*Work instructions*. In the entries below, identify every line with the string "States" and copy it.

(Stored items)
----
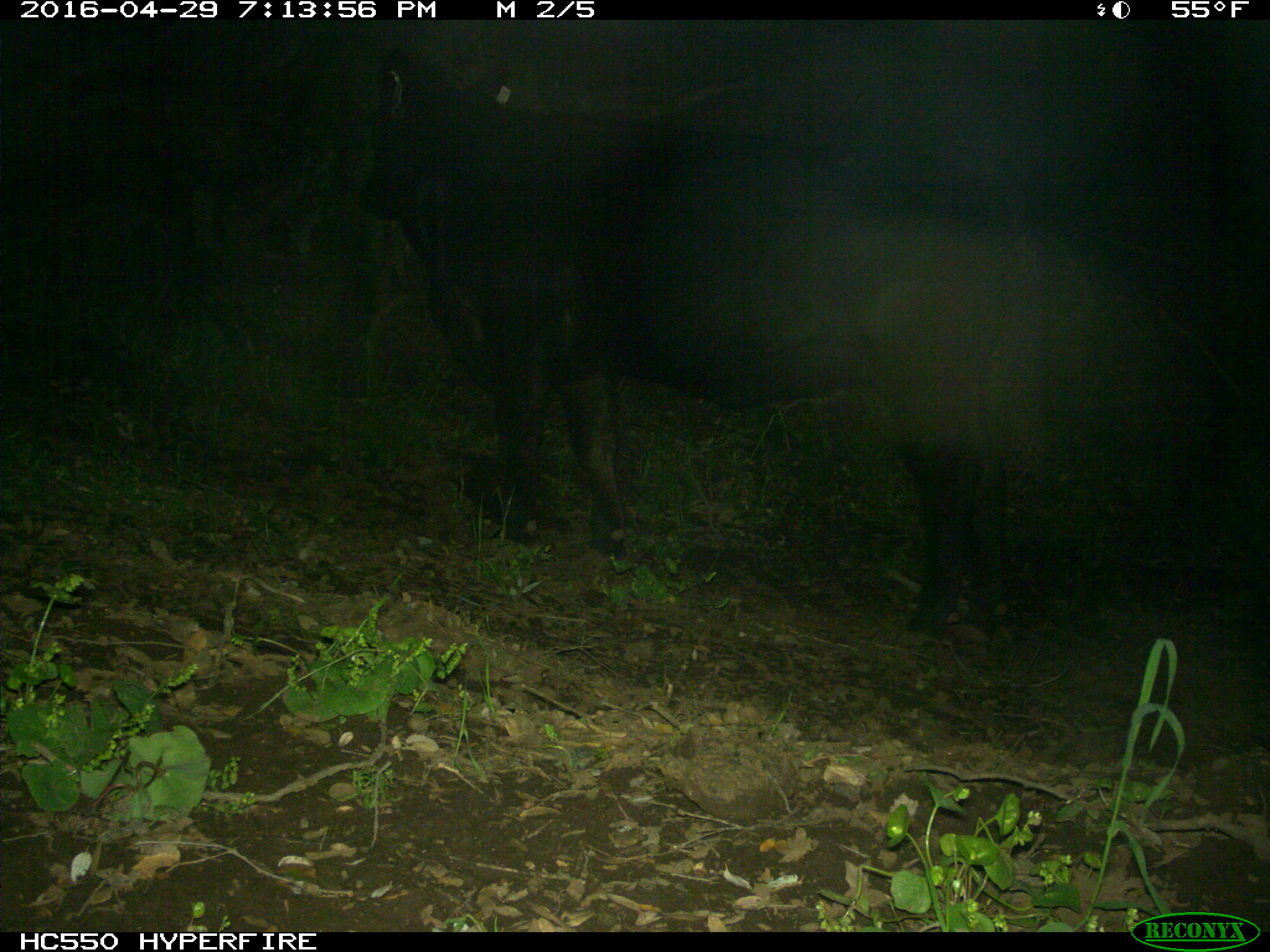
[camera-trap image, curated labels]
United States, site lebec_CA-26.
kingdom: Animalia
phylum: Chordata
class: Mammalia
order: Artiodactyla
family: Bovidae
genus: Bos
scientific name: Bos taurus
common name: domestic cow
----
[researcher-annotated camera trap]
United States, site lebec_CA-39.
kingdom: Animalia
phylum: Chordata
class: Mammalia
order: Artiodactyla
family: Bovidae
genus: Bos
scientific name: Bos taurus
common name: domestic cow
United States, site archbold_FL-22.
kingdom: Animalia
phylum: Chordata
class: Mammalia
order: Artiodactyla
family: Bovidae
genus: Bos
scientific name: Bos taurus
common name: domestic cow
----
*Solution for this problem*.
United States, site lebec_CA-26.
United States, site lebec_CA-39.
United States, site archbold_FL-22.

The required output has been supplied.